How to Run BERT on Mobile
MobileBERT: a Compact Task-Agnostic BERT for Resource-Limited Devices
BERT is a Transformer-based model that has been widely used in many applications in natural language processing, including sentence classification, named entity recognition, or machine reading. However, such a model is so big that even it has a hard time running on a typical personal computer, let alone on a mobile device. Generally, mobile devices with 2GB of GPU and 4GB of RAM resources, for example, are shared with many other tasks, which makes it even more challenging to have that big model running in the background.
That's when MobileBERT comes into play. Its name is pretty self-explanatory. We try to reduce the size of BERT so that it can fit onto the phone system while maintaining its performance.
In a nutshell, MobileBERT is like a distilled version of the BERT model. With the original trained BERT model, we try to transfer its knowledge and learned weights onto a smaller version of BERT. In other words, smaller BERT tries to mimic the output of the big BERT of every layer.
Here are some key concepts of MobileBERT:
- It is a deep and thin model. Compress the BERT model not by reducing its depth but by reducing its width. The depth here refers to the number of layers; whereas width refers to the number of parameters in each layer.
- Distill knowledge from the big BERT. You can train that small BERT from scratch as well, but throughout different experiments, it's concluded that distilling reaches better performance.
- Fine-tunable for the downstream task. With the trained mobileBERT, we can still fine-tune that further to your downstream tasks, for example, question and answering. That way we don't have to do the whole distilling from the big question and answering model.
Let's go over some architecture detail and key building blocks for MobileBERT.
Let me add some detail that MobileBERT isn't distilled directly from the original BERT. It's distilled from Inverted-Bottleneck BERT, which is quite similar to BERT. The major difference is introducing the bottleneck concept to the beginning and end of each encoder block. Suppose that the input is a 100-dimension vector. The encoder block expands it into 512, does some processing, and squashes it down back to 100-dimension as output. By doing so, we can control the encoder block of IB-BERT and the MobileBERT to be having the same input and output size. This helps the knowledge transferring between the two models that we will discuss later on. The main difference would be that IB-BERT's encoder block internally expands into much higher parameters.
Knowledge Transfer Function
How do they transfer the knowledge from IB-BERT to MobileBERT? It's done at one layer (encoder block) at a time. For each encoder block, there is feature map transfer and attention transfer.
- Feature map transfer is done via mean squared error between the output of an encoder block between both models. Thanks to the design choice of making the input and output of the encoder block the same for IB-BERT and MobileBERT, it makes the transfer easier.

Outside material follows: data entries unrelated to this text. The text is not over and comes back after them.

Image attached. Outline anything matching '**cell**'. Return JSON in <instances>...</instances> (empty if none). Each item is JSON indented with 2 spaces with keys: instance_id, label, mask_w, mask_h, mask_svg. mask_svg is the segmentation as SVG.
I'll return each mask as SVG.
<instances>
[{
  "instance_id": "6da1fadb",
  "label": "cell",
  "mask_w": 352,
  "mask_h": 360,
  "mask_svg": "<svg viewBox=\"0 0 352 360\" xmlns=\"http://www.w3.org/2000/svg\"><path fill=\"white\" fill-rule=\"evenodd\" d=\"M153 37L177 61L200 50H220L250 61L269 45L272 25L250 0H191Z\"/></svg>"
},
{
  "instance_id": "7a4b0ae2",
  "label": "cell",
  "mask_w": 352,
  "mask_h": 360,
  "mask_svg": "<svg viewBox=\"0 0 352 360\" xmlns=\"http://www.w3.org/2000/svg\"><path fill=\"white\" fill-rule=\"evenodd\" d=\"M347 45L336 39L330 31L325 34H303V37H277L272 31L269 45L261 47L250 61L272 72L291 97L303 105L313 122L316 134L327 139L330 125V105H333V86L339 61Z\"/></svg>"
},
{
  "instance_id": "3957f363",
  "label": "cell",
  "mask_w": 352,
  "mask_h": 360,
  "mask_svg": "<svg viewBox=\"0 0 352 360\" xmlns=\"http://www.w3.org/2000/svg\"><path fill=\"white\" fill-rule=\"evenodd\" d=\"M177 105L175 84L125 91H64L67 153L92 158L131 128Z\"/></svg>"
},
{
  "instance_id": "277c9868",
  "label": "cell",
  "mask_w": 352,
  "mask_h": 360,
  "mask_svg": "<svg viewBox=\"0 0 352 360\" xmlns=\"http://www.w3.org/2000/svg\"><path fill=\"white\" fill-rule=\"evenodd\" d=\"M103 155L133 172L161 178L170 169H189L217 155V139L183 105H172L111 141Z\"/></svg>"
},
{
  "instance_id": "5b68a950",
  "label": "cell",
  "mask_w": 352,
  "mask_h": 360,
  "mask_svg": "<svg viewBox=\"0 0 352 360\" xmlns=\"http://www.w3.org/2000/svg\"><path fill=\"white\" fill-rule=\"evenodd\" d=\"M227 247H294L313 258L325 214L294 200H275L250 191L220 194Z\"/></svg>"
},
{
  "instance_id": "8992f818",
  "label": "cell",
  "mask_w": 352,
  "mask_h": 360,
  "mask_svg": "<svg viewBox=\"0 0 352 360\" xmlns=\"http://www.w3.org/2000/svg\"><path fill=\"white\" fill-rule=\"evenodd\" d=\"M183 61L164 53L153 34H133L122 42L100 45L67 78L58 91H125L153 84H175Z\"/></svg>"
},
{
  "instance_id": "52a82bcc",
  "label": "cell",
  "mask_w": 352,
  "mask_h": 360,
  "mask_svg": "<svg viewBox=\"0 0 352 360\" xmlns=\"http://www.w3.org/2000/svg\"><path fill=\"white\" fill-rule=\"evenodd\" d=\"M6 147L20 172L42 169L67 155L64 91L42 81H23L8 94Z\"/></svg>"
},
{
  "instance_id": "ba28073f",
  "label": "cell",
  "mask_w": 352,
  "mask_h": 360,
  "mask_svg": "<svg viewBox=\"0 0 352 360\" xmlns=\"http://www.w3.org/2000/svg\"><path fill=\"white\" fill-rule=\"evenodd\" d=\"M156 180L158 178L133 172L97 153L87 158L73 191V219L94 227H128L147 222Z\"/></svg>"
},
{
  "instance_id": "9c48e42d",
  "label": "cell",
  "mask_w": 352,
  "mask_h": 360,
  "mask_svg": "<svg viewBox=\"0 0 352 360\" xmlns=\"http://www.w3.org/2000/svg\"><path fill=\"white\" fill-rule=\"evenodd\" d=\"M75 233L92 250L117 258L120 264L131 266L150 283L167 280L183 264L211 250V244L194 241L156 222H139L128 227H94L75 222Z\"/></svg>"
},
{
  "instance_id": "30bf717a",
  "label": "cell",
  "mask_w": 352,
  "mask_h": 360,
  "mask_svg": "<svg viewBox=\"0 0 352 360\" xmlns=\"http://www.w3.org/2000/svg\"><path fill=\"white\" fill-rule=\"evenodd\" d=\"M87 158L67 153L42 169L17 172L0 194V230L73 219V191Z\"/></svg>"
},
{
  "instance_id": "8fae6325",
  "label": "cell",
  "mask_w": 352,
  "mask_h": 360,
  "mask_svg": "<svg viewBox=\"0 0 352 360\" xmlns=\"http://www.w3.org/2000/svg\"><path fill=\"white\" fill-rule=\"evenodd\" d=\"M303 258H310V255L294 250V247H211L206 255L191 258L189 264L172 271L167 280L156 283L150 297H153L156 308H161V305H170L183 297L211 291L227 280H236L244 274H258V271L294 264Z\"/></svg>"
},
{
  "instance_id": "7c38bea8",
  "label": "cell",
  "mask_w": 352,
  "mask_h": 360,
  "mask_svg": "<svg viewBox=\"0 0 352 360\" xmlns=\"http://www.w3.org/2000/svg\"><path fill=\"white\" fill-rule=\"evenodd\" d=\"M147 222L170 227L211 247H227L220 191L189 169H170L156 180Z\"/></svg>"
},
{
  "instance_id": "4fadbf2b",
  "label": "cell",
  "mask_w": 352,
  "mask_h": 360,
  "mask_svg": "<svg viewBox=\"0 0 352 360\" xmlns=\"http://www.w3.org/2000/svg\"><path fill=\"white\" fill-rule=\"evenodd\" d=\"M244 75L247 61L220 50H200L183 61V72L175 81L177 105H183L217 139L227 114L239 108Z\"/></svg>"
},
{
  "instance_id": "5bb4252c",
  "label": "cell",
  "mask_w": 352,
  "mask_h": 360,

- Attention Transfer is done per attention head using KL-divergence. Again, this is also possible because the parameters of each attention have the same size. For more information on how MHA behaves, please read this awesome blog post.
Progressive Knowledge Transfer
Progresive Knowledge Transfer. Small dot is copy operation. Dash is knowldge transfer, and dash+dot is knowledge distillation.
Two things to keep in mind here. (1) some layers are copied right over, i.e., embedding and classifier layers, and (2) for the other layer, the knowledge transfer is done one layer at a time and by freezing the transferred layer. Finally, the final knowledge distillation is performed, meaning the final output vector of IB-BERT model is compared against that of MobileBERT via KL-divergence.
MHA : FFN (1:2): One of the key attributes of the BERT model is the number of parameters in the fully-forward network (FFN) has double the size of that in the multi-headed attention module (MHA). Empirical analysis shows that it helps with the training. In the MobileBERT architecture, the parameters of MHA are almost the same as FFN. To solve this, multiple FFNs are stacked on top of one another to maintain the ratio.
Replacing layer normalization: Latency is very crucial when it comes to running on mobile. However, LayerNorm is an expensive operation when it comes to processing time. So, it is replaced with a simple element-wise linear transformation. Apparently, that gets the job done. It's faster while still maintaining the performance
For all downstream tasks, MobileBERT is fine-tuned directly just like we regularly fine-tune the BERT model, except that it's better to use a large learning rate and more epochs.
As the table suggests, MobileBERT performs relatively well compared to the BERT base model while having fewer parameters and latency. Similarly, it also performs between than the other variants of the BERT model.
MobileBERT has drastically reduced the parameters and latency to the point that it can be run on mobile. More importantly, it can be done so while maintaining performance comparable to the original BERT model, and it can easily be trained on a downstream task just like the regular BERT. That opens so much possibility for bringing BERT capability to the palm of your hands.